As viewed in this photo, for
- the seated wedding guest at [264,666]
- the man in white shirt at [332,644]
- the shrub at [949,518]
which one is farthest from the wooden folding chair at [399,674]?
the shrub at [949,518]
...
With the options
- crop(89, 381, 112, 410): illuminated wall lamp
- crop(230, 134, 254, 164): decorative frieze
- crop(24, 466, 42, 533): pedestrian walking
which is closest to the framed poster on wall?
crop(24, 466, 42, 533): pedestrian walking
* * *
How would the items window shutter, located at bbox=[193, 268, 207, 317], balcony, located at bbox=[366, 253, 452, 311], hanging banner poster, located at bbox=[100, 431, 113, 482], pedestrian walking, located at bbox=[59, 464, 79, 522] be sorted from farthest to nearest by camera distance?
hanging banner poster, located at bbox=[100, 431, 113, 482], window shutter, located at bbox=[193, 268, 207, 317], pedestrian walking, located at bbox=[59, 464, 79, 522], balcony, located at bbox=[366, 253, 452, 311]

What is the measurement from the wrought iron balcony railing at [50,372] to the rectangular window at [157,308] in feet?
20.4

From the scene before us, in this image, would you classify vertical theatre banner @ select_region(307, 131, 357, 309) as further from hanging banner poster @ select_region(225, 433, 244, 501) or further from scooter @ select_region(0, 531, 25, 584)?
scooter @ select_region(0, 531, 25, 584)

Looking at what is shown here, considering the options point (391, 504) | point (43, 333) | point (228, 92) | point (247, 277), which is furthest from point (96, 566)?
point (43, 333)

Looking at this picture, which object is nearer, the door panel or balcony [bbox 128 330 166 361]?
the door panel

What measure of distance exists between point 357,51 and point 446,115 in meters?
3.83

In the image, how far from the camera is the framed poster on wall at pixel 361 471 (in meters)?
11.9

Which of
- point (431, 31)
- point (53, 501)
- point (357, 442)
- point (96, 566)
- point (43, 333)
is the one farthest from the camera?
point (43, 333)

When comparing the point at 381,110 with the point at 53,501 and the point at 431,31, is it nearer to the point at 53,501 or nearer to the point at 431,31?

● AIM: Count the lines of the data above that contain the word "farthest", and give only that number.

● TASK RESULT: 3